Irregular health education: Some of the key informants said that health education was conducted in Sebeya and Bizet where anthrax outbreaks had occurred in their localities. The director of Sebeya health center said “there was an outbreak that killed a girl and left others infected in a village called Adibeteksian [found in Sebeya tabia]. The source of the case was a cow that died from anthrax. The girl was presented to our clinic with severe abdominal cramps and fever. The cause was ultimately diagnosed as anthrax (by Aider specialized hospital in Mekelle, the regional capital), but we failed to save the life of that innocent girl. Since that time, we have begun health education together with the veterinarians in the area. We started teaching the community during the funeral of the girl that it was because of the delay that she lost her life, and that they must immediately bring their children when they observe such signs and should avoid consuming animals that are sick and even the carcasses of apparently healthy animals which are not properly inspected.”
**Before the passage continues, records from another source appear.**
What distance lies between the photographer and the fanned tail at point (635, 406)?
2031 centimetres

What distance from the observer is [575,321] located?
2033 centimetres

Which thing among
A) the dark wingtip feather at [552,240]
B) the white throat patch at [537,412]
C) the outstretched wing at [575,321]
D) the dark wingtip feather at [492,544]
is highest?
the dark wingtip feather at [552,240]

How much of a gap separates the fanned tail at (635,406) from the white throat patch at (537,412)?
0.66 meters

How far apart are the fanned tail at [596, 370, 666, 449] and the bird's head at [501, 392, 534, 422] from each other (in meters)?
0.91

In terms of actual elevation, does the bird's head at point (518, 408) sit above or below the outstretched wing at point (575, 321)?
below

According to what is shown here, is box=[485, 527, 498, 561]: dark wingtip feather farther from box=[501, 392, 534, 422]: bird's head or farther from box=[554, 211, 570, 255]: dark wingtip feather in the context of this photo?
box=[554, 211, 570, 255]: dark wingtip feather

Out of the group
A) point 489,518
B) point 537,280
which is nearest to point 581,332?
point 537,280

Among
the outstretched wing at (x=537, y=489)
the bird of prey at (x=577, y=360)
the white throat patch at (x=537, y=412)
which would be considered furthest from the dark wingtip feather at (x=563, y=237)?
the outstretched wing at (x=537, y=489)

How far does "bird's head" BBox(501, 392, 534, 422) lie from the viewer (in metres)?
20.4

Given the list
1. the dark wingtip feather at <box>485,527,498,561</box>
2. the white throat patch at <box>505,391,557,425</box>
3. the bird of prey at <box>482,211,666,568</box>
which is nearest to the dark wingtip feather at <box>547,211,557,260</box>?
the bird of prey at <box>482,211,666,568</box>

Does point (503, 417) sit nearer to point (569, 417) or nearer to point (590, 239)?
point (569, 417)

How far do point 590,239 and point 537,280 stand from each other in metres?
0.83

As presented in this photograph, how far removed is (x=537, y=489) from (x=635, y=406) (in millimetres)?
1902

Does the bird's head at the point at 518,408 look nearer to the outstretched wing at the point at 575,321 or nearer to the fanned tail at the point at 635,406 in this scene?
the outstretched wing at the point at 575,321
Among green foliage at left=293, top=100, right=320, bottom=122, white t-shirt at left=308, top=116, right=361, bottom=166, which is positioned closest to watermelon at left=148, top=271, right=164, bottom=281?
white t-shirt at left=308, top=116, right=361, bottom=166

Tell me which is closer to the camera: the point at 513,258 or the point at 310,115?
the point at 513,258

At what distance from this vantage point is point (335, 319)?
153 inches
The animal science and health district coordinators of Gulomkada confirmed the above suggestions, and after the outbreak of anthrax occurred in Sebeya (in 2018), they created anthrax-oriented educational programs for Sebeya and its surroundings. However, during our interviews, we found that although health education was concentrated in areas where there were anthrax outbreaks, education was not continued once the outbreak had been controlled: “During the anthrax outbreak (to control the disease) we were cooperating with human health professionals in an integrated way. However, after the disease was under control we did not continue to work together for prevention purposes” (Animal science district coordinator in Gulomkada).
2) Government
Until recently, anthrax education and mitigation has not been a priority for the Ethiopian government. Funding specificied for anthrax prevention, education, and human vaccination has not been provided.
“To date, we have more than 15 vaccines in stock but there is no human anthrax vaccine, either independently or in combination with others, among the 15” (Fatsi health center director, Gulomkada district). Moreover, although anthrax can be prevented using ante- and postmortem inspections, the Bizet health center director in the Ganta-afeshum district reported that there was proper abattoir and slaughtering methods were not being utilized. The officer added that investors were not willing or able to invest in abattoirs. Other officers reported that there were inadequate veterinary clinics and drugs (Animal science district coordinator of Gulomkada) as well as man power (Adigrat veterinary clinic coordinator) to tackle the disease. “There are also remote areas that we cannot access it via vehicles even during anthrax epidemics. …Nowadays the community is reluctant to having people gather for health education; the community may need mass media communication that allows them to stay at home” (Gulomkada District Health coordinator).
3) Community
The negative attitude of the community towards anthrax contributed its own challenge to the prevention of anthrax. Focus Group Discussions and KIIs revealed that the community has continued to maintain local beliefs. Even though the communities have not been provided adequate education, they resist implementing what little they have been told, and restrict themselves to the traditional way of living.